▶ **PASSAGE SHOWN**
## Hyperparameter Tuning {#sec-app-tune}


In [None]:
projectdir = splitpath(pwd()) |>
    ss -> joinpath(ss[1:findall([s == "CounterfactualTraining.jl" for s in ss])[1]]...) 
cd(projectdir)

using CTExperiments
using CTExperiments.CSV
using CTExperiments.DataFrames
using CTExperiments.StatsBase

using DotEnv
DotEnv.load!()

In [None]:
res_dir = ENV["FINAL_GRID_RESULTS"]

Based on the findings from our initial large grid searches (@sec-app-grid), we tune selected hyperparameters for all datasets: namely, the decision threshold $\tau$ and the strength of the energy regularization $\lambda_{\text{reg}}$. The final hyperparameter choices for each dataset are presented in **ADD TABLE**. Detailed results for each data set are shown in **ADD FIGURES**. From **ADD TABLE**, we notice that the same decision threshold of $\tau=0.5$ is optimal for all but on dataset. We attribute this to the fact that a low decision threshold results in a higher share of mature counterfactuals and hence more opportunities for the model to learn from examples. This has played a role in particular for our real-world tabular datasets and MNIST, which suffered from low levels of maturity for higher decision thresholds. In cases where maturity is not an issue, as for *Moons*, higher decision thresholds lead to better outcomes, which may have to do with the fact that the resulting counterfactuals are more faithful to the model. Concerning the regularization strength, we find somewhat high variation across datasets. Most notably, we find that relatively low levels of regularization are optimal for MNIST. We hypothesize that this finding may be attributed to the uniform scaling of all input features (digits). Finally, to increase the proportion of mature counterfactuals for some datasets, we have also investigated the effect on the learning rate $\eta$ for the counterfactual search, but found little effect on the results. 

::: {.callout-warning}

## Package Version (Reproducibility)

▶ **DESCRIPTION OF THE TASK**
In the hyperparameter tuning passage above, what was found about the effect of the learning rate for the counterfactual search?

▶ **DATA BLOCK**
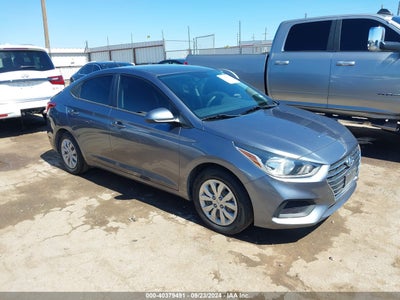 HYUNDAI ACCENT 2020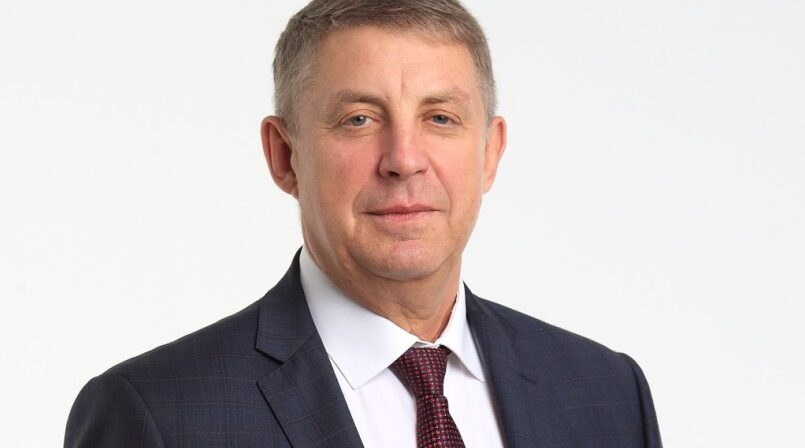 Губернатор Александр Богомаз поздравил брянских мам с праздником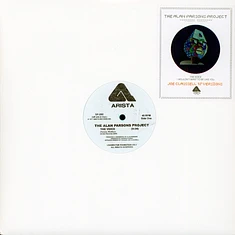 The Alan Parsons Project / Joe Claussell - The Voice / I Wouldn't Want To Be Like You Joe Claussell Mixes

▶ **ANSWER FOR THE TASK**
It was found to have little effect on the results.